When you walk in the streets of Milan, you immediately realize that its classic architecture can somehow be cold and austere. But behind many façades, there are gardens—beautiful and carefully hidden. Some of the installations at the latest Milan Design Week seem to have focused on this quintessential aspect of the Milanese spirit, allowing visitors to gain access to some of its most magnificent palazzos. Palazzo Bocconi, Palazzo Crespi and Palazzo Serbelloni, all very close to each other and located along Corso Venezia, welcomed visitors and hosted some of the most incredible events this year.
Louis Vuitton at Palazzo Bocconi
The inspiration of travel, the use of luxurious materials and excellent craftsmanship represent the DNA of Louis Vuitton, and their “Objets Nomades” collection was no exception. The French maison invited a group of top designers (Marten Baas, Fernando and Huberto Campana, Patricia Urquiola, Oki Sato of Nendo, and Atelier Oï just to name a few) to create objects for a nomadic home. Lamps, foldable chairs, beach chairs, light shades, stools and hammocks have been conceived as the perfect accessories for luxury travels or exceptional second homes. The quality of the execution of each piece established a fine dialogue with the natural elements that were hosted in the rooms, as well as with the frescos and the friezes of Palazzo Bocconi, designed in 18th century by Giuseppe Piermarini (the architect also behind La Scala theatre).
Casearstone at Palazzo Serbelloni
Ever wonder what it feels like to get on a swing in the middle of a neoclassical palace’s ballroom? The answer is surreal fun. We tried the experience in Palazzo Serbelloni (once inhabited by Napoleon and Josephine) thanks to Philippe Malouin and Caesarstone. The London-based designer was asked to create completely new objects and experiences that exploited the qualities of engineered quartz beyond the kitchen and bath countertops for which Caesarstone is known for worldwide.

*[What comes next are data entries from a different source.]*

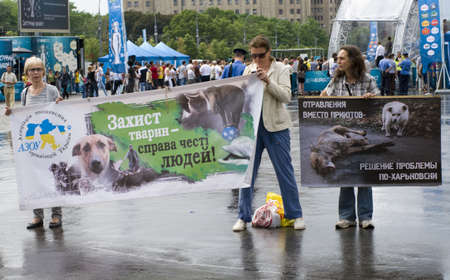 KHARKIV, UKRAINE MAY 16 Organised rally protect of animals while Public demonstration of the cup UEFA on the Freedom Square  in Kharkiv, Ukraine on May 16, 2012    Stock Photo - 13651671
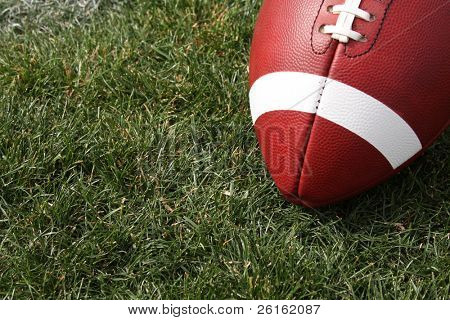 American Football close up on the grass with room for copy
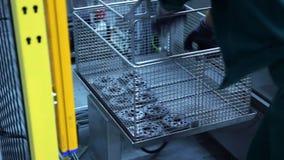Trabalhador que toma as peças terminadas fora da cadeia de fabricação na fábrica Peças da máquina video estoque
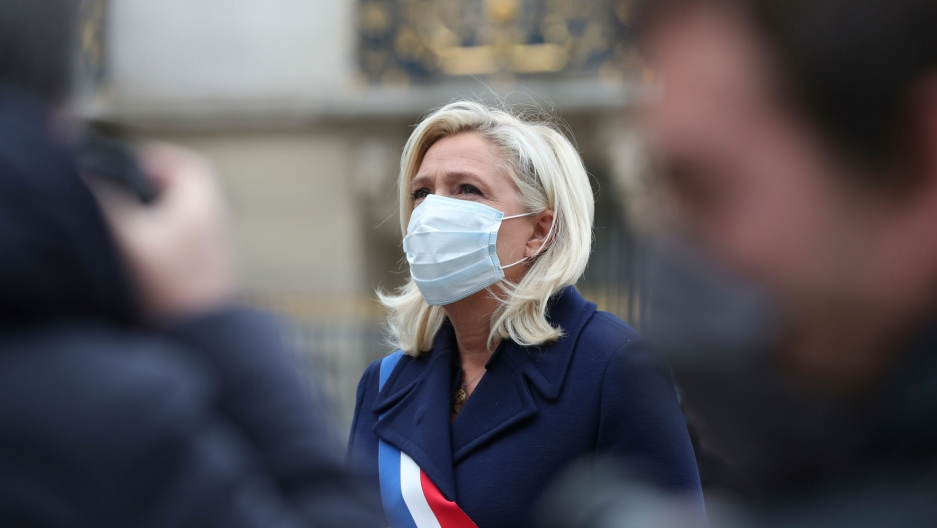 Marine Le Pen is shown wearing a blue jacket and a sash with the colors of the French flag over her shoulder.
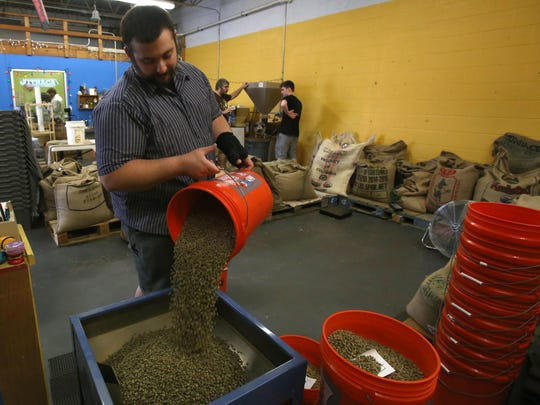Chris Ganger, the head roaster, pours fresh coffee beans into the machine to roast. A roast takes less than 15 minutes.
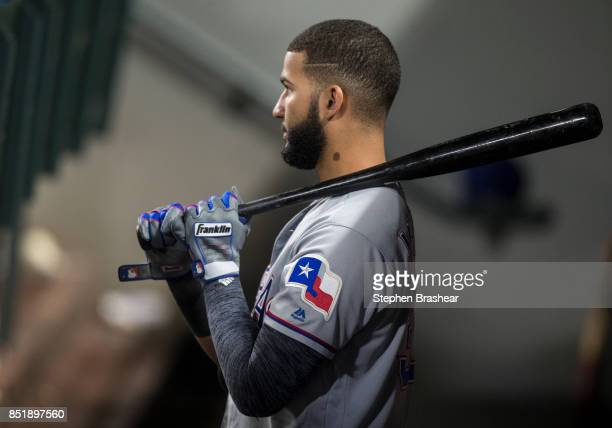 Nomar Mazara of the Texas Rangers stands in the dugout with a bat in hand during a game against the Seattle Mariners at Safeco Field on September 19...
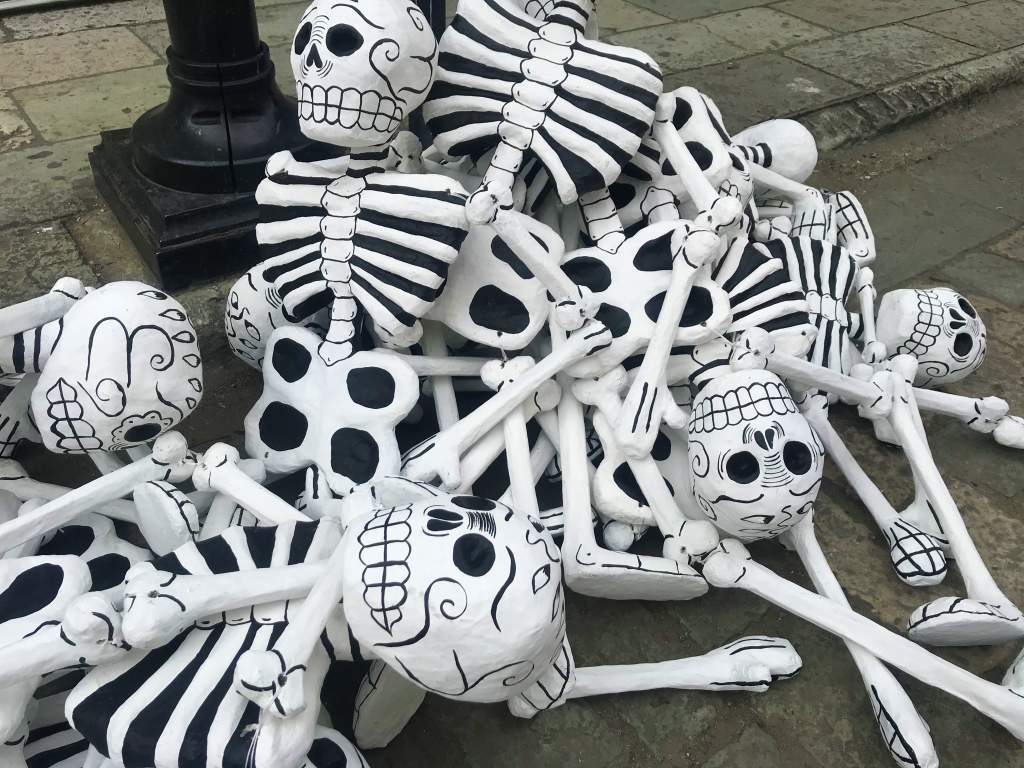 A pile of skeletons being ready to adorn Oaxaca for Day of the Dead.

One phase of the research led to the creation of handmade planters, where Malouin’s typical minimalistic approach was enriched by unique hand finishes like sculpting, inlay and marquetry. But the true surprise was the series of eight swings placed in the grand hall, where visitors were free to play. The seats were made from Caesarstone’s quartz (as was the flooring) in a consistent use of materials, textures and colors.
Fabrica + Airbnb at Palazzo Crespi
“Housewarming” was the theme selected for the first collaboration between Fabrica and Airbnb. A group of designers from the Italian communication center were selected to work on how to make feel people at home, a key element for the famous lodging rental service. For the occasion, the incredible Palazzo Crespi was opened, since it’s still a private house and the Crespi family lives in the very rooms used for the presentation. The designers were present and did everything possible to make visitors feel welcome.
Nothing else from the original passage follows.